Isso se tornou ainda mais necessário com o Brexit, pois os britânicos agora não fazem mais parte da União Europeia, porém dependem muito do intercâmbio com a UE. O desafio será costurar um status especial, tal qual a União Europeia tem com a Noruega (nação que optou por não aderir à UE, embora por uma decisão decorrente de estreitíssima margem de votos do seu eleitorado), por exemplo.
Vc acha que os britânicos já andam repensando o passo que deram com o Brexit?

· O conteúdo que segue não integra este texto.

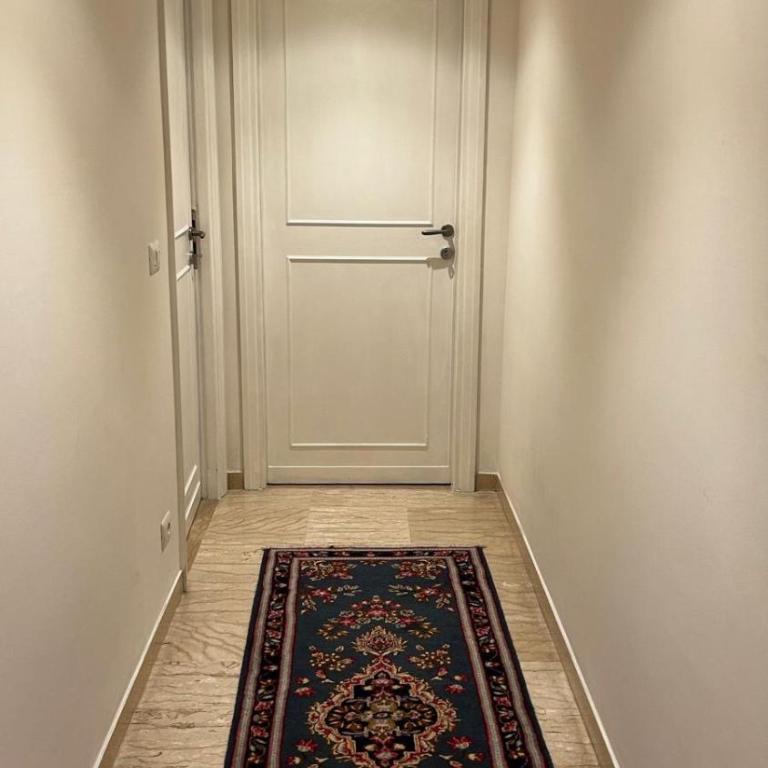 Bella Roma Stay - Two-Bedroom Apartment - 12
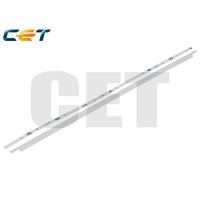 Лезо ущільнююче XER Ph 7500 CET (CET7948)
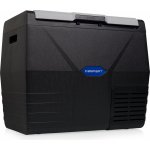 TRISTAR CB-8695 – Zboží Dáma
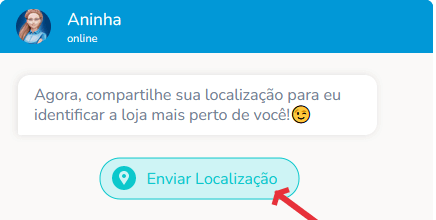Kania Acumuladores - Aninha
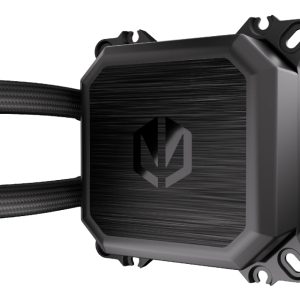 Endorfy Navis F360 vodeno hlađenje (EY3B003) - Slika 2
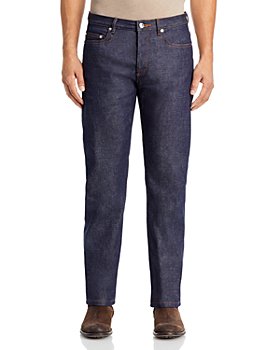 Purple Brand Best-Selling Jeans for Men - Bloomingdale's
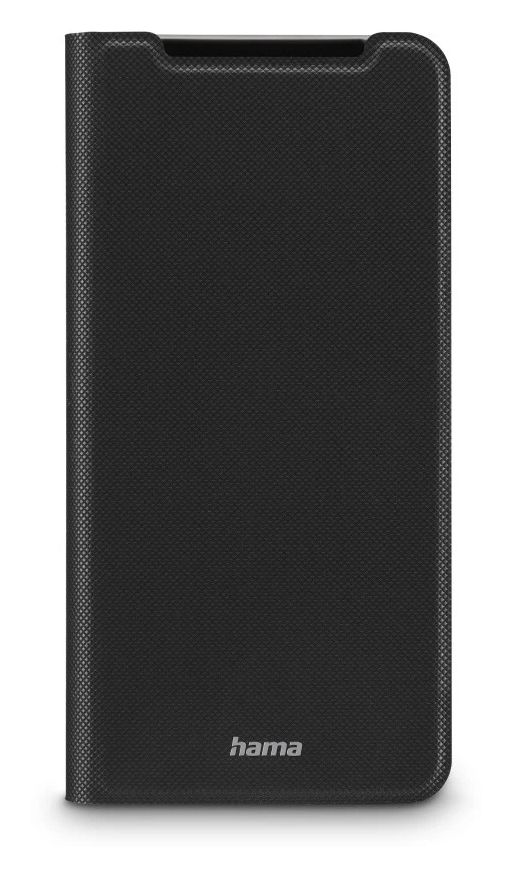 177879 Daily Protect Folio für Google Pixel 8 Pro  (Schwarz) 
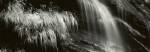 Soazza - Tessin by Helmut Hirler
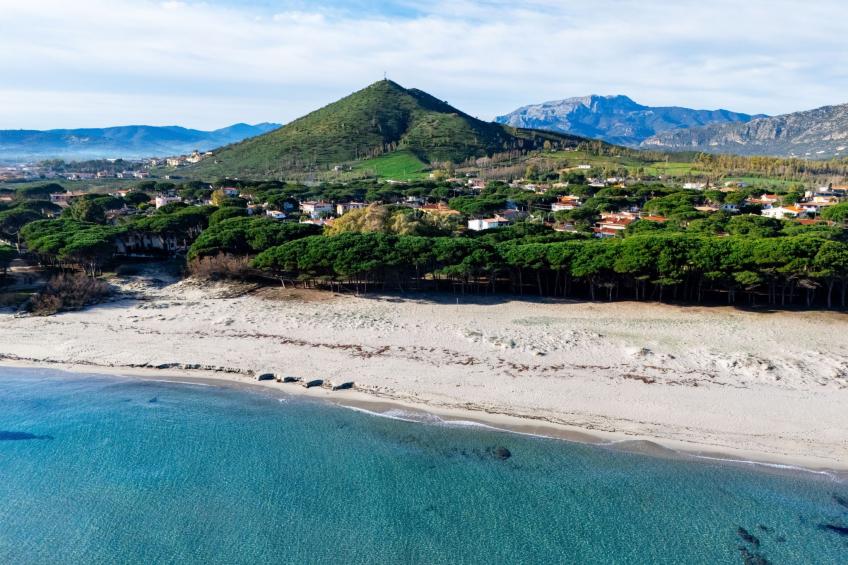 La Playa Wohnung - direkt am Strand - foto 34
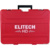 ELITECH П 1755ЭМ HD E2205.005.00 - фото 11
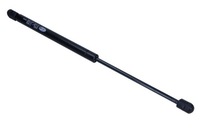 фото thumb №1, Пружина gaz. hyundai coupe 01- /prz/ /mm/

"O Brexit fez ressurgir ressentimentos no continente. O Reino Unido teve no passado várias tentativas fracassadas para ser aceito no então Mercado Comum Europeu. Conseguiu vencer as barreiras para se tornar membro da comunidade até então continental e agora, depois de muitos anos, por decisão soberana de seu povo, pulou fora da União Europeia. Creio que os ingleses (escoceses foram contra o Brexit) já devem ter se arrependido de tal iniciativa."
Por quê?
A troca de mercadorias e a prestação de serviços se tornaram mais problemáticas, devido ao restabelecimento de normas burocráticas e tarifárias. A circulação de pessoas e mão-de-obra também se complicou. Não parece haver boa vontade, do lado do continente, para se resolver esse impasse, haja vista as reações da cúpula da UE quando o governo britânico tentava empurrar com a barriga a efetivação do Brexit (se não quiseram ficar mais conosco, pulem logo fora, pareciam dizer).
Já dá para fazer conta do prejuízo?
Ainda é cedo para se medir o impacto do Brexit sobre a trajetória da economia britânica, mas não há dúvida que o Reino Unido terá de se desdobrar mais, fora da União Europeia, para recompor uma estrutura que o torne menos vulnerável diante das incertezas no campo energético provocadas pela Rússia a partir dessa guerra na Ucrânia.
Aí bate, por exemplo, a dependência do fornecimento de gás pela Russia, não?
O petróleo e o gás, especialmente, russos eram fatores importantes nessa equação e os europeus chegaram a acreditar que, assim, estariam mais seguros no suprimento de hidrocarbonetos, recorrendo menos a regiões conflagradas, como o Oriente Médio ou o Norte da África. As descobertas e a produção no Mar do Norte foram fundamentais na solução dos problemas causados pelos primeiro e segundo choques do petróleo na década de 1970. O Reino Unido se tornou um relevante exportador de hidrocarbonetos. Mas tal produção é declinante e o próprio Reino Unido já depende, progressivamente, de outras fontes de suprimento.
Qual influência Charles III terá sobre isso?
Creio que pouca. Talvez tornando a Família Real menos perdulária no consumo de energia. E/ou nos subsídios orçamentários recebidos para desempenhar o papel figurativo na sociedade britânica, que os súditos tanto gostam. Não mais do que isso.